## Vorgegebener Text:
Lena Goreliks literarische WM Schlagzeilen für Dienstag

Von 3. Juli 2006

Der Fußball ist Liebesgeschichte, Krieg und Religion in einem. Für die einen ist es vielleicht nur ein Spiel, für manch anderen auch eine Geldquelle, aber die Zeitungsmacher haben in ihm ihre Schlagzeilen-Muse entdeckt. Geistreich füllen sie die Spalten mit Liebesversen, Kriegsschlagzeilen und Bibelmetaphern, bis Zidane sich in einen edlen Ritter in schimmernder Rüstung verwandelt und die Olympischen die Brasilianer für ihre sportliche Arroganz bestrafen.

## Datenblock:

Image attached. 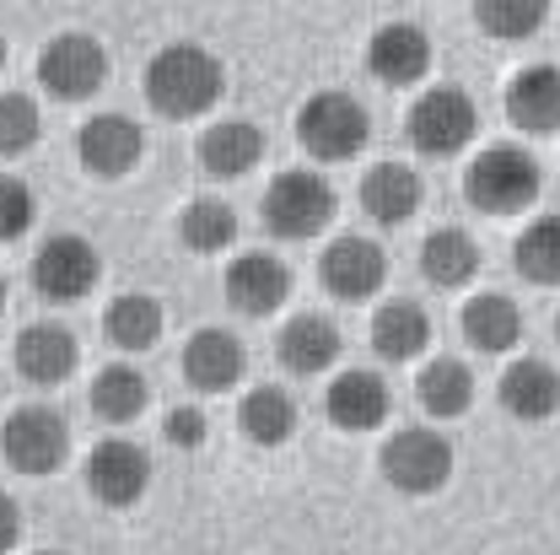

## Arbeitsanweisungen:
[1] Beantworten Sie folgende Fragen zum Text über die WM-Schlagzeilen:
(a) Welches Datum steht unter der Überschrift?
(b) Mit welchen drei Dingen wird der Fußball im ersten Satz gleichgesetzt?
(c) Wofür bestrafen die Olympischen die Brasilianer?
[2] Führen Sie den Text über die WM-Schlagzeilen im gleichen Ton weiter, beginnend nach seinem letzten Satz.

## Ergebnisse je Aufgabe:
[1]
(a) 3. Juli 2006
(b) Liebesgeschichte, Krieg und Religion
(c) Für ihre sportliche Arroganz

[2]
In England, so melden die Zeitungen, ist ganz offiziell der Liebesschmerz ausgerufen worden. Es ist eine Love Story, wie sie im Buche steht: Mit rosaroter Brille und Liebeshymnen schickten die Engländer ihre Spieler nach Deutschland. Auf dem Höhepunkt der Verliebtheit benahmen diese sich noch vor dem ersten Anpfiff wie die sicheren Weltmeister. Dann kam der Alltag: Die Engländer spielten mehr träge, als schön, gewannen in den letzten Minuten, als seien sie gelangweilt. Unzufriedenheit zeigte sich in der Nation, aber Glaube und Hoffnung blieben, die Engländer kämpften für diese Beziehung bis zum Schluss. Dann, am Samstag der Eklat: Das Aus – Schluss, Ende, vorbei. Nun ist Englands Herz gebrochen (»Mail on Sunday»), und wie immer in diesem Zustand scheint das Ende der Welt (»Sunday Express») nicht fern zu sein. Es endet alles in Tränen!» Zwischen diesen kriecht aber langsam auch die Wut hervor. Die Phase bricht an, in der man die Fotos der verflossenen Liebe zerfetzt, tränendurchnässte Trikots ganz hinten in die Schublade stopft. In dieser Wutphase darf man auch vom dummen Rooney» (»Sunday Express») sprechen.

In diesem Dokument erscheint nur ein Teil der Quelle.